Johnston: Testing your pressure canner gauge important

Spring is in the air and canning season is just around the corner.

I have my squash and tomato plants ready, and am just trying to find the time to get them in the ground (I’m sure many of you can relate).

Later this summer you will hopefully see all the ‘fruits’ of your labor as you pick plenty of vegetables from the garden.

One good way to preserve all those great fresh veggies is to pressure can them. If that is your plan, now is the time to make sure your pressure canner is in good condition and the dial gauge is working properly.

Doing this will ensure your food is canned safety and properly.

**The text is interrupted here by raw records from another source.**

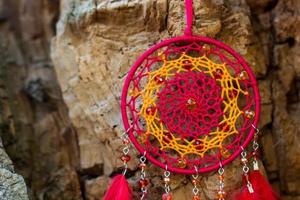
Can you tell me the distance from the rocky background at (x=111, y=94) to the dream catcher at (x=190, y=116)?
5cm

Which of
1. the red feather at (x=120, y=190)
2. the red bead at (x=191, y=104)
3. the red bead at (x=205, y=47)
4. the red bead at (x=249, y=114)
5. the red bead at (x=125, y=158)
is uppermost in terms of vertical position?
the red bead at (x=205, y=47)

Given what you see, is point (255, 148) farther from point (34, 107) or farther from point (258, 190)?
point (34, 107)

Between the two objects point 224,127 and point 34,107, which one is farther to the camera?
point 34,107

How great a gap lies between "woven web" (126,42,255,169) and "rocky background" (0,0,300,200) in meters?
0.07

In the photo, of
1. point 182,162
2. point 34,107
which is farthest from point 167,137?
point 34,107

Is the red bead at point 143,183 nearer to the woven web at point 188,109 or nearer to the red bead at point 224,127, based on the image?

First, check the rubber gasket that fits around the lid.

It should be soft and flexible, not dry, cracked or brittle.

Also make sure any small vent pipes or other openings are clean and open all the way through. You should be able to see light through the vent pipe.

Second, get the dial gauge on your canner tested for accuracy before you use it.

Every pound of pressure on the gauge is important to ensure the temperature inside the canner is high enough (240 degrees Fahrenheit) to kill the spores that can cause botulism.

We do pressure canner gauge testing at the Clark County Extension Office, so call and schedule an appointment. You will need to bring the canner lid with the gauge to the office. The test will only take a few minutes.

It is important to make sure the gauge is accurate before canning food. If your gauge is reading high, the temperature inside your canner will be lower than expected. Food will be under-processed and botulism could result.

If your gauge is reading low, the temperature inside the canner will be higher than expected.  Foods will be over-processed. Over-processing is not a food safety issue, but can lead to poor-quality canned foods.

If testing shows your gauge is off by just one or two pounds, pressure adjustments can be made during processing to ensure safe, high-quality canned foods. We can guide you in making those adjustments.

If your gauge is off by more than two pounds, send it to the manufacturer for recalibrating or replace it if necessary.

The safety of your pressure canning process is only as good as the accuracy of your dial gauge.

Getting your gauge tested can help ensure not all your hard work in the garden is ruined by food safety concerns.